Baidu is China's largest search site. Security researchers are pointing to an attack on its DNS registrar as the source of yesterday's's outage. See The New York Times: ‘Iranian Cyber Army’ Strikes Chinese Site:
Less than a month after a group calling itself the “Iranian Cyber Army” attacked Twitter, users of China’s most popular search engine, Baidu, were redirected on Tuesday morning to a Web page displaying a message claiming that the same group had blocked access to that site as well.
China’s official news agency, Xinhua, reported:
Internet users attempting to open the site were greeted with a graphic stating that the site had been attacked by the Iranian Cyber Army. According to a report on the People’s Daily website, hackers changed Baidu’s DNS records, redirecting traffic to another site. As the BBC explained, “DNS records are like a telephone book, converting Web site names like baidu.com into a sequence of numbers understandable by the Internet.”
The security firm Praetorian Prefect details the DNS attack on their site:
A group called the Iranian Cyber Army has, fresh off the heels of their DNS attack on Twitter last month, hijacked the domain of Chinese search engine Baidu.com. Baidu is one of the most popular web sites in the world, a NASDAQ 100 multimedia company headquartered in Beijing that indexes over 740 million web pages for search and provides music and video content. The company employs over 6,000 people, has a 77% market share for search in China, and has annual revenue of about $200mm. For about three hours they were an advertising platform for a hacktivist group supporting the fundamentalist Islamic regime in Iran.
Baidu is a big company and this attack appears to have been accomplished through vulnerabilities in the United States. I can't quantify the financial or disruptive impact on Baidu or those who depend on it for search but it is not trivial.
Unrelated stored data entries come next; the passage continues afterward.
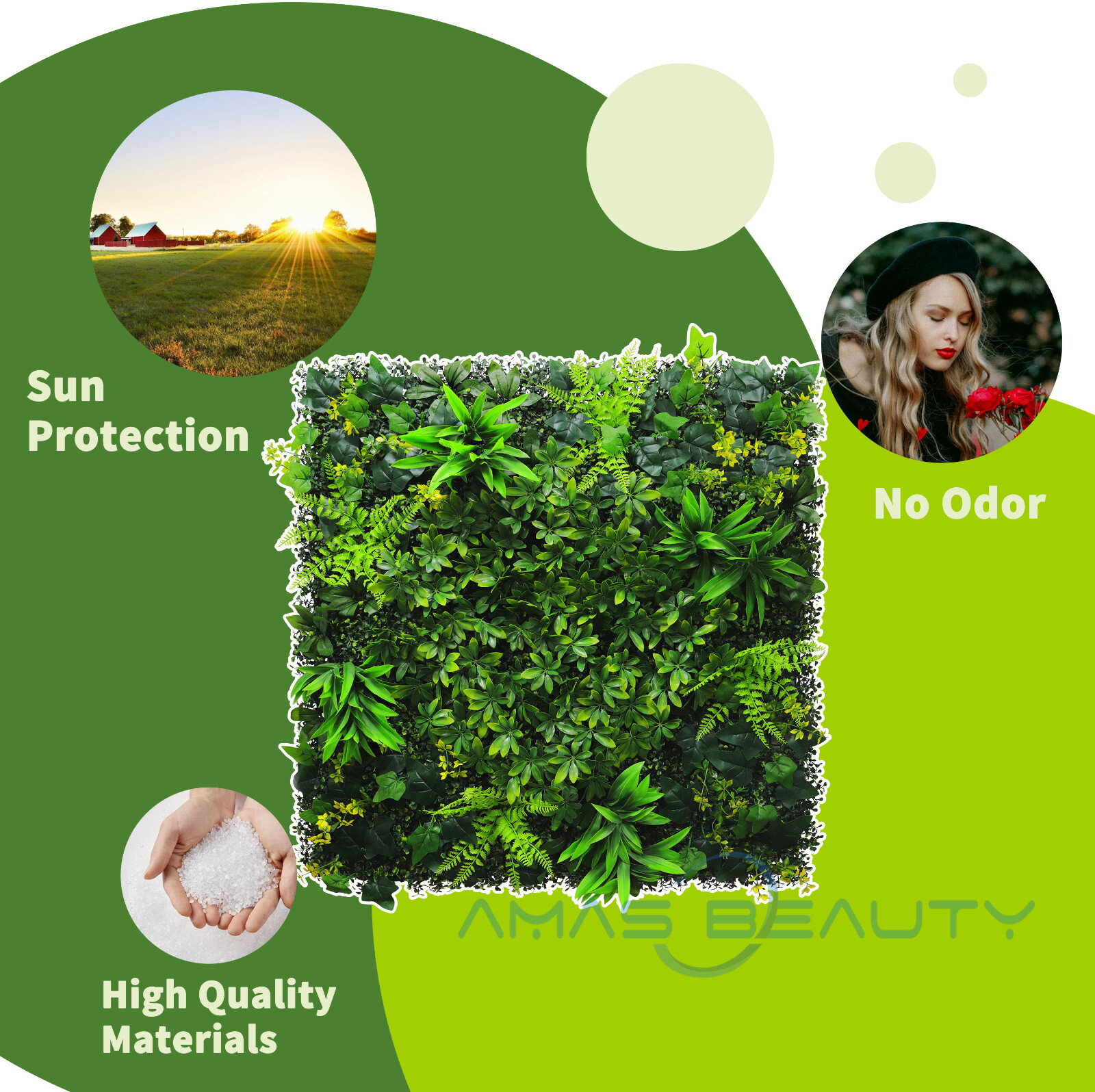 Sun Protection

No Odor

AMAS BEAUTY

High Quality Materials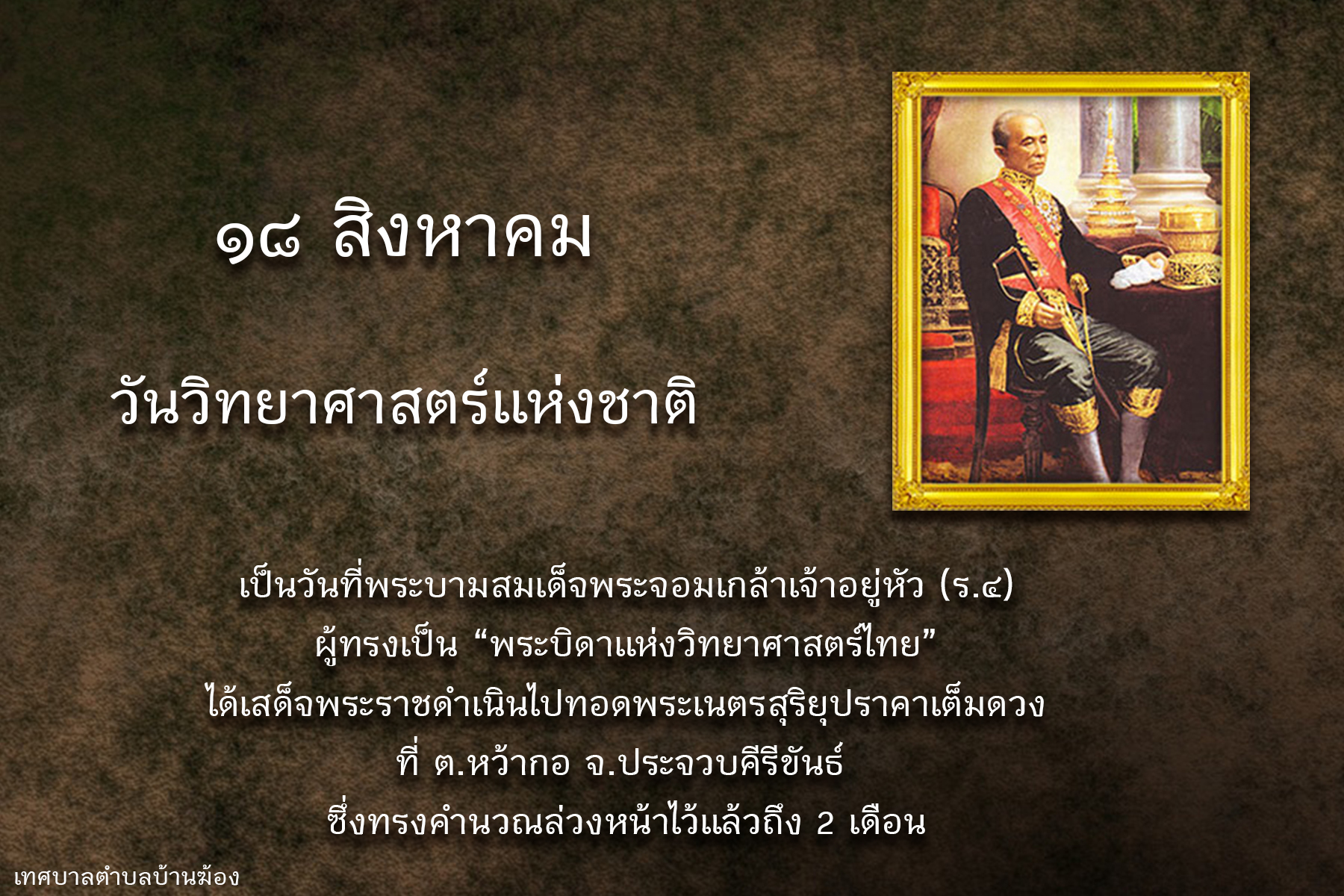 ๑๘ สิงหาคม

วันวิทยาศาสตร์แห่งชาติ

เป็นวันที่พระบามสมเด็จพระจอมเกล้าเจ้าอยู่หัว (ร.๔)
ผู้ทรงเป็น “พระบิดาแห่งวิทยาศาสตร์ไทย”
ได้เสด็จพระราชดำเนินไปทอดพระเนตรสุริยุปราคาเต็มดวง
ที่ ต.หว้ากอ จ.ประจวบคีรีขันธ์
ซึ่งทรงคำนวณล่วงหน้าไว้แล้วถึง 2 เดือน

เทศบาลตำบลบ้านฆ้อง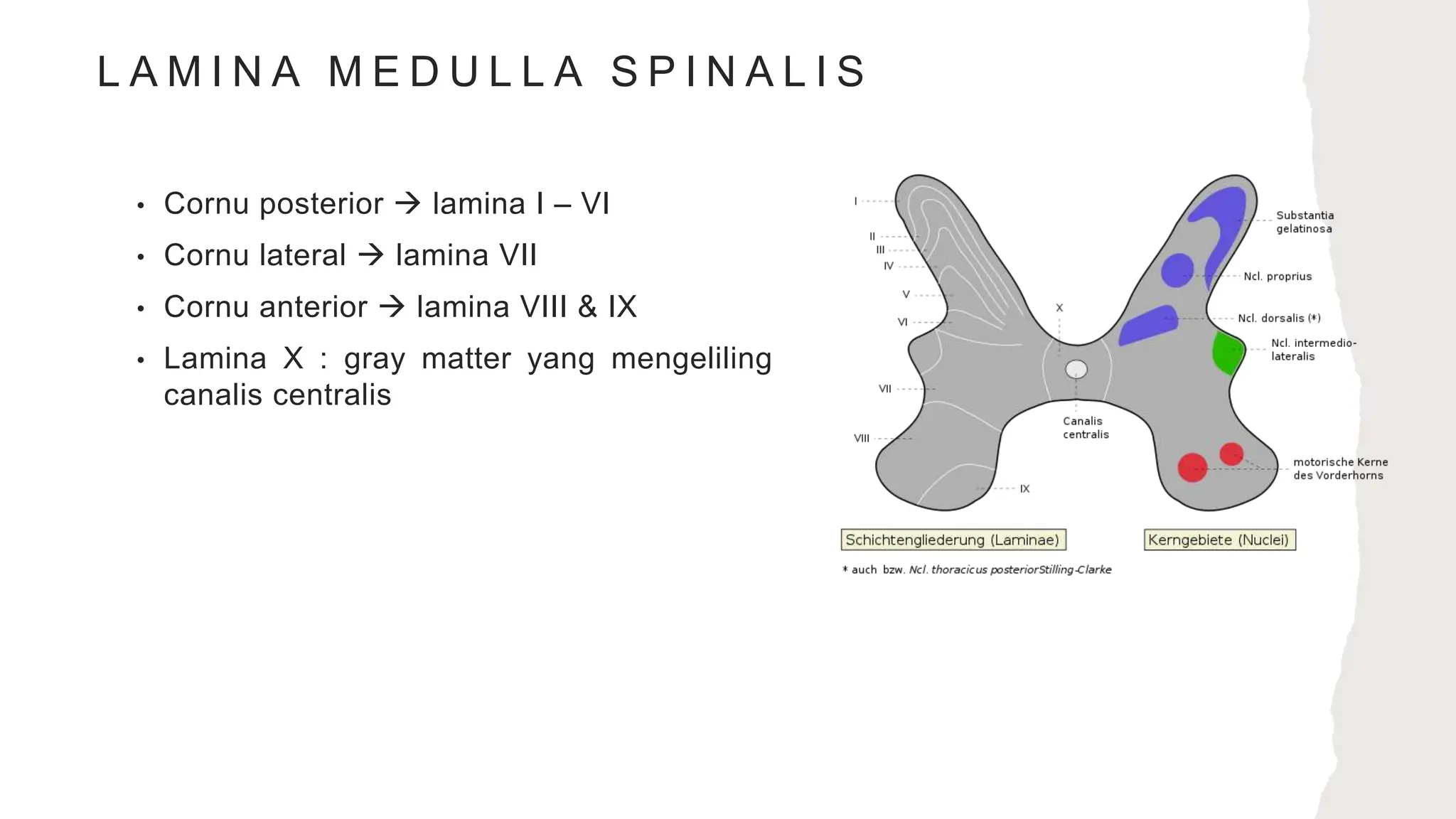 LAMINA MEDULLA SPINALIS

• Cornu posterior → lamina I – VI
• Cornu lateral → lamina VII
• Cornu anterior → lamina VIII & IX
• Lamina X : gray matter yang mengeliling canalis centralis

I
II
III
IV
V
VI
VII
VIII
IX
X
Canalis centralis
Substantia gelatinosa
Ncl. proprius
Ncl. dorsalis (*)
Ncl. intermedio-lateralis
motorische Kerne des Vorderhorns
Schichtengliederung (Laminae)
Kerngebiete (Nuclei)
* auch bzw. Ncl. thoracicus posteriorStilling-Clarke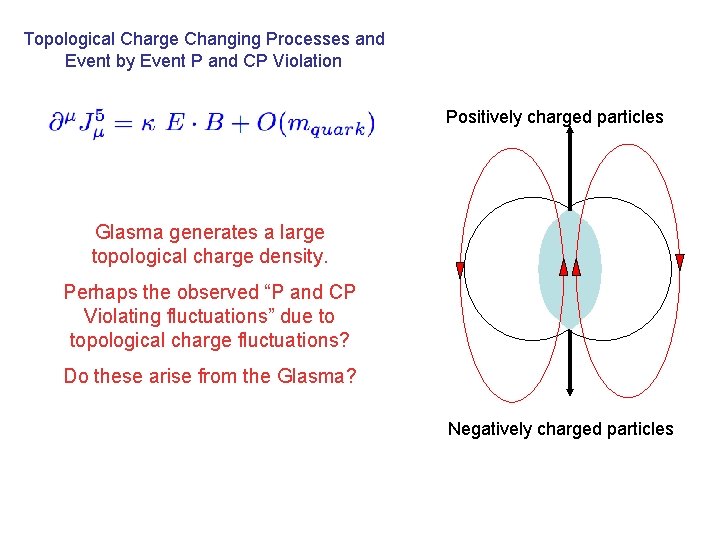 Topological Charge Changing Processes and Event by Event P and CP Violation

$\partial^\mu J^5_\mu = \kappa\ E \cdot B + O(m_{quark})$

Glasma generates a large topological charge density.

Perhaps the observed “P and CP Violating fluctuations” due to topological charge fluctuations?

Do these arise from the Glasma?

Positively charged particles

Negatively charged particles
This attack highlights the continuing worldwide vulnerability to DNS attacks. No matter how secure or reliable a web site, email system or VoIP system may be, it is still dependent upon the DNS to direct you to the proper site. If the DNS directs you to another site, you presently (without DNSSEC to provide authentication) have no way of knowing that the site is fake.
In this case the perpetrators wanted you to know the site was fake - but imagine if they took you to a fake search engine site that further directed you to sites that downloaded malware or logged your passwords or other credentials. This is called Cache Poisoning. It happens all the time and is the basis for a thriving crime business.